A few non-technical things that are harder for me to predict: How fast we will get 2 million ETH (65,000 validators) for the beacon chain launch. How fast eth1 governance is willing to move with the two hard forks.”
Previously it was stated issuance would be reduced by about 10x, so from 2 eth per block to around 0.22 eth per block depending on how many stake, once the Proof of Work (PoW) chain is discarded.
Chances PoW is discarded by 2021 are very slim as there will have to be a transition period whereby smart contracts and much else move to the sharded Beacon chain.
Full sharding is estimated to launch by 2021, with then quite a few years probably needed for the ecosystem to sufficiently transition to the point PoW can be discarded.
The original idea was some sort of hybrid transition period where stakers secure the PoW chain through decentralized checkpoints, referred to above by Drake as finality.
Once this was implemented, the idea was for PoW blocks to be reduced to 0.6eth, but Drake is saying “conservatively, no issuance reduced.”

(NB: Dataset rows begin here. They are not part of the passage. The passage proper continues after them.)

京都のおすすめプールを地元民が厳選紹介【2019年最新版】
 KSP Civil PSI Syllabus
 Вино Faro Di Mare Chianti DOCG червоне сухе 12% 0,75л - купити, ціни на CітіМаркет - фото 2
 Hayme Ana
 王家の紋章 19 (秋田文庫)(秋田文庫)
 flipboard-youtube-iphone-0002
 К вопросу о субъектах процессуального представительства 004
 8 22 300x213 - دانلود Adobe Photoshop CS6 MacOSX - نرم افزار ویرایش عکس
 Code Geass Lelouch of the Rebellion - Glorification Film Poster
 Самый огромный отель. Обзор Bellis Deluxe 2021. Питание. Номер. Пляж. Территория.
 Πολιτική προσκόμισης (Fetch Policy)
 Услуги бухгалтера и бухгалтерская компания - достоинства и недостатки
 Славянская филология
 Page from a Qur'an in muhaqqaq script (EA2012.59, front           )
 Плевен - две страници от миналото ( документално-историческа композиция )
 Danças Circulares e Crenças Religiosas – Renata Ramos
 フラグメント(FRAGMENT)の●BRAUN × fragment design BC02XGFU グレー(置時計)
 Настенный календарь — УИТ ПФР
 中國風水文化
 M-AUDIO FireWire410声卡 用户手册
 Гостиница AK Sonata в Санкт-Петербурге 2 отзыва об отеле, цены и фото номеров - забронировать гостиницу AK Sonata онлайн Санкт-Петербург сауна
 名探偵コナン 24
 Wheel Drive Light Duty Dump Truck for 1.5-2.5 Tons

There is also the PoW mining difficulty bomb that kicks in around March next year. That will have to be delayed again, with it unclear whether an issuance reduction would go with it at the same time as it has previously every time it was delayed.
As ethereum lacks a coded algorithmic reduction, decision making is complicated with plans appearing to change somewhat often and with clarity difficult to come by.
Ethereum researchers do not seem too happy to respond to questions when reached out presumably because they haven’t yet finalized the details.
Hence there’s some confusion on whether ethereum’s new supply will increase once staking goes out in or around January next year just weeks before bitcoin algorithmically cuts it in half.
The current thinking appears to be no reduction until the PoW chain is discarded perhaps in 2021, but unless they come up with some trick, it’s not clear how the PoW chain would be discarded anywhere near 2021.
Nor is it clear why issuance wouldn’t be reduced if PoW finality is implemented, with such implementation apparently not being trivial, unless Drake is suggesting PoW blocks would reduce by 10x based on finality with staking then in addition.
Until finality is implemented, the PoS chain has no effect at all on the PoW chain, while the PoW chain is followed by stakers.
Meaning any discussion in regards to issuance would have to focus on how it might affect PoW’s security, with that question difficult to answer because it would presumably depend on how price would react with price generally the main – if not only – determinant of the level of a network’s security as far as the current PoW blockchain is concerned.
So all there might be next year is this new chain where people can send eth to stake with that eth not able to get back to the PoW chain as far as the current design is concerned, leading to many known unknowns and unknown unknowns as ethereum effectively heads to an experimental stage in its path to the sharding upgrade.